Broadcom has unveiled a groundbreaking networking chip named Thor Ultra, specifically engineered to connect clusters of processors commonly utilized in AI computing. This innovative chip enables the linking of hundreds of thousands of GPUs into clusters, facilitating the operation and training of large AI models. This move intensifies Broadcom’s rivalry with Nvidia in the tech industry.
Broadcom recently introduced Thor Ultra, a cutting-edge networking chip designed to connect clusters of processors commonly used in AI computing. The chip is capable of linking hundreds of thousands of GPUs into clusters to run and train large AI models, further solidifying Broadcom’s competition with Nvidia.
The company also revealed a significant deal to supply 10 gigawatts of custom silicon to OpenAI starting in 2026. Despite a 4% drop in Broadcom’s shares following the announcement, the company remains optimistic that AI-related products will continue to drive growth in its chip business.
Thor Ultra allows data center operators to deploy more chips than its predecessor, Tomahawk Ultra, directly competing with Nvidia’s networking interface products that dominate communications between GPUs in high-performance AI clusters. The networking performance is crucial for AI applications as it determines the speed at which GPUs and accelerators can exchange data, particularly as demand rises for faster, lower-latency links between chips.
While Thor Ultra is primarily designed for hyperscale data centers, it also supports emerging edge and near-edge workloads, such as those found in factories, telecom networks, and regional data centers. The increasing convergence of core cloud and edge systems presents new opportunities for chip manufacturers, with networking serving as the connective tissue between the two ends of the computing spectrum.

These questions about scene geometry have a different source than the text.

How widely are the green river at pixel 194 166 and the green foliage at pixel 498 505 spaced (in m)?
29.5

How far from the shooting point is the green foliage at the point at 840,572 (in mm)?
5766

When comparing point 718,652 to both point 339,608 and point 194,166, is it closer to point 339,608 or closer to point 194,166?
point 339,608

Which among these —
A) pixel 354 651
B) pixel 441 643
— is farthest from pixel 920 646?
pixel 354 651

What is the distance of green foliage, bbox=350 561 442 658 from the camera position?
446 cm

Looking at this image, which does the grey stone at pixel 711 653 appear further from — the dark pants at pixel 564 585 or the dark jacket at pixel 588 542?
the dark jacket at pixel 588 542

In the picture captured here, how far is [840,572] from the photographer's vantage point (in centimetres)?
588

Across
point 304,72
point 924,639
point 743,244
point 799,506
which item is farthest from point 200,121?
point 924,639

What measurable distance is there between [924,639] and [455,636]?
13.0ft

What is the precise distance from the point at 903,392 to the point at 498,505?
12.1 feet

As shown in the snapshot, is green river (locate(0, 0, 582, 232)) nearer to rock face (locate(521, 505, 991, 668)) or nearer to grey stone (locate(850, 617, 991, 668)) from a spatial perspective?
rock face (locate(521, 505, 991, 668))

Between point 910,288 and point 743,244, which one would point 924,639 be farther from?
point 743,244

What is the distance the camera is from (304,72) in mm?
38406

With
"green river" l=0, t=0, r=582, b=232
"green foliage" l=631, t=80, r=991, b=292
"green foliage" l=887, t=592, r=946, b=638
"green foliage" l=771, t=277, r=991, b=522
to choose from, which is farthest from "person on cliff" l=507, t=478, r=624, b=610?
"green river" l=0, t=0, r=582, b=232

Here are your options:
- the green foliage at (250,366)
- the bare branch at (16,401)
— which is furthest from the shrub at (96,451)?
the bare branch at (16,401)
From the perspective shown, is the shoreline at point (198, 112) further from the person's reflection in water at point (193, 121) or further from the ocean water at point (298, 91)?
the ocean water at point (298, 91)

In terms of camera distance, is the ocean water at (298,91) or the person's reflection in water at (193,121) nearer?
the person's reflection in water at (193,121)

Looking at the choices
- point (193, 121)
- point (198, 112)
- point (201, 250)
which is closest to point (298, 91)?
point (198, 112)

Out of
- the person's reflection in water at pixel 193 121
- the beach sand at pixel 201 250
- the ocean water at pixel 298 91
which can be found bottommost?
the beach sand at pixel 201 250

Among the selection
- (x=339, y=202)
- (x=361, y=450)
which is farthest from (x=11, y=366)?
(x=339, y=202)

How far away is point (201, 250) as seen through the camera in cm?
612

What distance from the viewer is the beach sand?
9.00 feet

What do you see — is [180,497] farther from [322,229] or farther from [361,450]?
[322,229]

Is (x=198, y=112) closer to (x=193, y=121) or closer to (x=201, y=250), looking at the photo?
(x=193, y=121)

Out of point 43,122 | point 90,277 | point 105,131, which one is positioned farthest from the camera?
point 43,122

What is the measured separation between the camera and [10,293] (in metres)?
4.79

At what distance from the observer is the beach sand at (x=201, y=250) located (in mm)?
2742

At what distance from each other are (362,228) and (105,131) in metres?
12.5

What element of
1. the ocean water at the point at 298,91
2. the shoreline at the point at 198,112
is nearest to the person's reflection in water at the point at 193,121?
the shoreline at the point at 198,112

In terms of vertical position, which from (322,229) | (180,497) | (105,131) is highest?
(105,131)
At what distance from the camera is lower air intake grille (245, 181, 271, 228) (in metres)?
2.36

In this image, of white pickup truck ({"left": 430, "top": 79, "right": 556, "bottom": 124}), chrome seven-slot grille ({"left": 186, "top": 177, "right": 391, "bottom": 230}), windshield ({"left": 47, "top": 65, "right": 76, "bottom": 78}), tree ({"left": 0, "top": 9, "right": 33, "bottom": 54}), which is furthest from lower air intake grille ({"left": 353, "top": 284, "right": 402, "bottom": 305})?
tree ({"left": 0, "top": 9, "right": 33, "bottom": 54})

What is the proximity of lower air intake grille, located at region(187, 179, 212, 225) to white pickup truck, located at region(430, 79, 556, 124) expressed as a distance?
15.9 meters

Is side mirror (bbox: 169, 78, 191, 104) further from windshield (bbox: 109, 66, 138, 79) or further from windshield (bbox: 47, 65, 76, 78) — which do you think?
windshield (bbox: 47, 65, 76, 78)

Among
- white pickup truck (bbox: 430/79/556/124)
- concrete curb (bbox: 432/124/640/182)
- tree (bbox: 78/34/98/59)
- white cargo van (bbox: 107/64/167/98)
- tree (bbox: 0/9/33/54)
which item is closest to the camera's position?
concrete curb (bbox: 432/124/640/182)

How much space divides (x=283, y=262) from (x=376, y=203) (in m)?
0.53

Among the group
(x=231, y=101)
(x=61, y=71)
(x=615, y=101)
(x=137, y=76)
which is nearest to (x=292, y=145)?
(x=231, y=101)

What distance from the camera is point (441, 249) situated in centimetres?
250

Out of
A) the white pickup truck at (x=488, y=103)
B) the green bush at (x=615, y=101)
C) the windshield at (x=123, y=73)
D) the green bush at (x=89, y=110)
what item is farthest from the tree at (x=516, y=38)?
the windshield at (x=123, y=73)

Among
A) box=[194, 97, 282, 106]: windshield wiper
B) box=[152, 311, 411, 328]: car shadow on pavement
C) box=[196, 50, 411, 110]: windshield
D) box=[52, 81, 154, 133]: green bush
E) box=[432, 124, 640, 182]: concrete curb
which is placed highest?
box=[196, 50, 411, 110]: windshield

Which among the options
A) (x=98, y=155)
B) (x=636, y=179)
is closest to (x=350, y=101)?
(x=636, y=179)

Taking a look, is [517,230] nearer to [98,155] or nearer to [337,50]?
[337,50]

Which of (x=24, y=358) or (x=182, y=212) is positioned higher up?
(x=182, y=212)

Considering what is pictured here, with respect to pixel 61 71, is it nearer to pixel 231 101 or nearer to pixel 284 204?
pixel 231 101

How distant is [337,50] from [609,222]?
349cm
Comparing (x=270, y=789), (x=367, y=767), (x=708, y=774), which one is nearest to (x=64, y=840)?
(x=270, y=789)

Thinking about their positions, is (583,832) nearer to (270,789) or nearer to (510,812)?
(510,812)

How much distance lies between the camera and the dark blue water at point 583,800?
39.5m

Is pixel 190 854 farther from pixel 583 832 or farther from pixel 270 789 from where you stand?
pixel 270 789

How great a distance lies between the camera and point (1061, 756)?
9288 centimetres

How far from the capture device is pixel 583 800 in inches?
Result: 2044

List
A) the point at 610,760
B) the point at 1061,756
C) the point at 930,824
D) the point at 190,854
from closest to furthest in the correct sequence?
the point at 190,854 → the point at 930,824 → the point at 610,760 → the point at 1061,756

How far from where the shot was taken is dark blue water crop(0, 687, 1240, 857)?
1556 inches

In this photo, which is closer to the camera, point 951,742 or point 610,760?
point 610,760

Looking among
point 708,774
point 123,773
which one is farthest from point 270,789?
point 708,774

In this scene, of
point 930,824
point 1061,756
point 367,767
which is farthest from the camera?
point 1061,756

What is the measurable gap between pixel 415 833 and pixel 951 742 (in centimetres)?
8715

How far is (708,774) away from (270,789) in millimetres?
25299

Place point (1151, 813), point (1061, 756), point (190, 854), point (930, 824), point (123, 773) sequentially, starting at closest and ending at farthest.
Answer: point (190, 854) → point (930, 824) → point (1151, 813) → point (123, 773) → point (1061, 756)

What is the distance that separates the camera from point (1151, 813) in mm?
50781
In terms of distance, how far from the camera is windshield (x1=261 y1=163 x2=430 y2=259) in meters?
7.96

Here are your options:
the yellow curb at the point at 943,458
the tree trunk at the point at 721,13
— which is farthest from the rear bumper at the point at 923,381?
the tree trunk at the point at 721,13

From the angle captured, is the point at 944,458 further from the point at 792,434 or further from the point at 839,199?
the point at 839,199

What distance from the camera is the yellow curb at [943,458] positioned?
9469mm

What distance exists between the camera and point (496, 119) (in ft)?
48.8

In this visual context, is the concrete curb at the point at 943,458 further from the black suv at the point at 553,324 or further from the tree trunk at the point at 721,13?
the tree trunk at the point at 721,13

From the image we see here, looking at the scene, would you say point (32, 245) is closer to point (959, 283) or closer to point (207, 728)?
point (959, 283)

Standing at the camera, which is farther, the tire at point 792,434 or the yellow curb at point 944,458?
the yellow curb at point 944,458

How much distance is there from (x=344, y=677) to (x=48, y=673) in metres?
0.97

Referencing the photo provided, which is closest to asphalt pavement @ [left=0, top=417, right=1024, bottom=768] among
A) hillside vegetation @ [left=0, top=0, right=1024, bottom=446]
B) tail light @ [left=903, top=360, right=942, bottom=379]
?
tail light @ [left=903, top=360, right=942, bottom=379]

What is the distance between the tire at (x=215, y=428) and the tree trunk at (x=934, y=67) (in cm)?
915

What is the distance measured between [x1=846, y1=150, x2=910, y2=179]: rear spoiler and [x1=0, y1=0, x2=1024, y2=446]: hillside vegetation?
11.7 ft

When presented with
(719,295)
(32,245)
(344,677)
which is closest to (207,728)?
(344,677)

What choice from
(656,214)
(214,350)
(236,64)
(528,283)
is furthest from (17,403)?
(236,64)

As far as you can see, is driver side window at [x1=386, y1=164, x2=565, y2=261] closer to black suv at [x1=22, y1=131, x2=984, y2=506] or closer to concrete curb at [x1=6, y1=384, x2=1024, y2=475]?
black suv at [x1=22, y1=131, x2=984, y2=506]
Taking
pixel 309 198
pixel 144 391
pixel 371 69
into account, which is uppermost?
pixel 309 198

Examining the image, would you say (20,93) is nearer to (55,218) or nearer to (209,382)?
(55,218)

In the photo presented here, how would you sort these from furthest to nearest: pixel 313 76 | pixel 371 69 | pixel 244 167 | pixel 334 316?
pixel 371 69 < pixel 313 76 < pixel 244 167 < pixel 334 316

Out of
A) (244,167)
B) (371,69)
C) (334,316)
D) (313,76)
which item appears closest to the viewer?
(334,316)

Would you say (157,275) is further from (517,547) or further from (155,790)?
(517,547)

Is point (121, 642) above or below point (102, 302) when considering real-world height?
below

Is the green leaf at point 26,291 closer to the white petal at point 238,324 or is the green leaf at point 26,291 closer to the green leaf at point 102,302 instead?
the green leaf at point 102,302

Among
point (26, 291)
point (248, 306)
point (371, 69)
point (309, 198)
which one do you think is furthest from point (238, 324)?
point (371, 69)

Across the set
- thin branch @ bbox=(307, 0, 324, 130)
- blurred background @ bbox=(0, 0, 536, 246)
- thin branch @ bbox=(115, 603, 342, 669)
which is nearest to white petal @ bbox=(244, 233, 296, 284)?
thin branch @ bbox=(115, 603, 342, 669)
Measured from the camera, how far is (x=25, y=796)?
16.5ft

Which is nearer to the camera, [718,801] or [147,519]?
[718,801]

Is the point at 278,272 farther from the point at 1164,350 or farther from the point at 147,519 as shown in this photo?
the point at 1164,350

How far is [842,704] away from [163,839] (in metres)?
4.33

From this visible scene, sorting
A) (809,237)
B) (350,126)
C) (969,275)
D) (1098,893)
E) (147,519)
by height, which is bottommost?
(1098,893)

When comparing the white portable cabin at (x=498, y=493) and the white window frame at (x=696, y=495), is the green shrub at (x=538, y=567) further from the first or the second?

Following the release of Tomahawk Ultra earlier in 2025, Thor Ultra extends connectivity to data center campuses, enabling operators to “scale out” rather than solely “scale up.” Broadcom also develops custom AI processors for major clients like Google and has contributed to multiple generations of the Tensor Processing Unit (TPU) that powers Google’s AI services.
Broadcom engineers have enhanced the bandwidth of Thor Ultra twofold compared to the previous generation, with a focus on collaboration between chip and hardware teams to address power, cooling, and packaging requirements. While Broadcom doesn’t sell servers, it shares reference system designs with customers to assist them in building optimized networks.
As enterprises increasingly deploy AI models reliant on distributed data sources, Broadcom’s networking focus could help bridge the performance gap between edge and cloud systems. The launch of Thor Ultra positions the company to play a more significant role in shaping the communication of future AI systems.